Televisione
Sanremo, la Rai rischia di perdere il Festival: il Tar ordina una gara pubblica dal 2026 e mette fine al monopolio storico
La sentenza segna una svolta storica nella gestione del marchio “Festival di Sanremo”, obbligando il Comune a mettere a gara il simbolo della musica italiana. Per l’edizione 2025 tutto rimane invariato, ma dal 2026 si preannunciano sfide e polemiche.

Il Festival di Sanremo, il simbolo più rappresentativo della musica italiana, dovrà affrontare un radicale cambio di paradigma. Il Tribunale amministrativo regionale della Liguria ha dichiarato illegittimo l’affidamento diretto dell’evento alla Rai, stabilendo che dal 2026 il Comune di Sanremo sarà obbligato a indire una gara pubblica per assegnare il marchio “Festival di Sanremo”. Una decisione che, in un colpo solo, mette fine a decenni di gestione esclusiva da parte della Rai e spalanca le porte a nuovi potenziali organizzatori.
Un ricorso presentato dalla società Je
La sentenza è arrivata a seguito di un ricorso presentato dalla società Je, guidata da Sergio Cerruti, presidente dell’Associazione Fonografici Italiani (Afi). Il nodo del contendere riguarda il marchio del Festival, di proprietà del Comune, e il suo utilizzo esclusivo da parte della Rai, che ha gestito l’evento attraverso un format consolidato e largamente riconosciuto. Cerruti, nel suo ricorso, non mirava ad appropriarsi del format Rai – che resta di esclusiva proprietà dell’emittente pubblica – ma a ottenere il diritto di utilizzo del marchio “Festival di Sanremo” per un nuovo progetto indipendente.
Il marchio e il format non sono inscindibili
Secondo il Tar, il marchio e il format non sono inscindibili. Il marchio appartiene al Comune di Sanremo, mentre il format televisivo – la scaletta, la struttura delle serate, il modo in cui l’evento viene trasmesso – è un’esclusiva della Rai. Questa distinzione ha portato i giudici a stabilire che l’affidamento diretto del marchio alla Rai non garantisce la trasparenza e la competitività necessarie per un evento di tale portata. Di conseguenza, dal 2026, il Comune dovrà mettere a gara l’organizzazione del Festival.

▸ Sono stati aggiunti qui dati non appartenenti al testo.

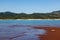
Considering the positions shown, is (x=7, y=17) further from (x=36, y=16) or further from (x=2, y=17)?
(x=36, y=16)

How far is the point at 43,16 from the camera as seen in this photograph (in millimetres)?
140750

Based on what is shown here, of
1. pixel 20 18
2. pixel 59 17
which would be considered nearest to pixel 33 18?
pixel 20 18

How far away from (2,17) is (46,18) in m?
40.5

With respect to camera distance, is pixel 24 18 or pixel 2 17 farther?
pixel 24 18

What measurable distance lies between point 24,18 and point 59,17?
110 ft

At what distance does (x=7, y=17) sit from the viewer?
13700 centimetres

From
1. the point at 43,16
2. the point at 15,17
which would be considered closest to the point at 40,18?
the point at 43,16

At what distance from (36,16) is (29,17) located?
7.28 meters

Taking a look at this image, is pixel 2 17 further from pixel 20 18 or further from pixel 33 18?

L’edizione 2025 non subirà modifiche
Nonostante la portata dirompente della sentenza, l’edizione 2025 non subirà modifiche. Il Festival, già assegnato alla conduzione di Carlo Conti, andrà avanti come previsto, con la Rai che continuerà a gestire il format e tutti i preparativi già in corso. Questa decisione è stata motivata dalla necessità di evitare disagi e ripercussioni organizzative, data l’imminenza dell’evento.

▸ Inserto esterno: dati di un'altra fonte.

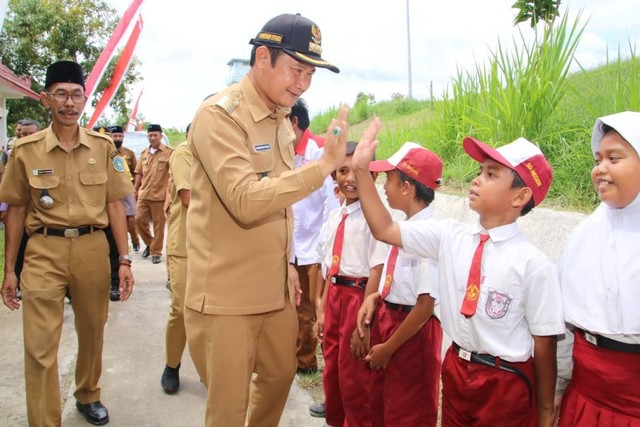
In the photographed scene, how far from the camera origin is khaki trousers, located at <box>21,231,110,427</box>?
2.99 m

La Rai ribadisce la propria titolarità del format televisivo
La Rai, da parte sua, ha cercato di contenere i danni, emettendo una nota ufficiale in cui ribadisce la propria titolarità del format televisivo del Festival. Secondo l’azienda, la sentenza del Tar non intacca il cuore dell’evento, ma riguarda esclusivamente le delibere comunali che hanno concesso l’utilizzo del marchio e di alcuni servizi accessori. Tuttavia, il colpo è forte. La possibilità di perdere l’esclusiva sul marchio, che rappresenta una delle principali fonti di incasso pubblicitario per l’emittente, apre scenari inediti e potenzialmente rischiosi.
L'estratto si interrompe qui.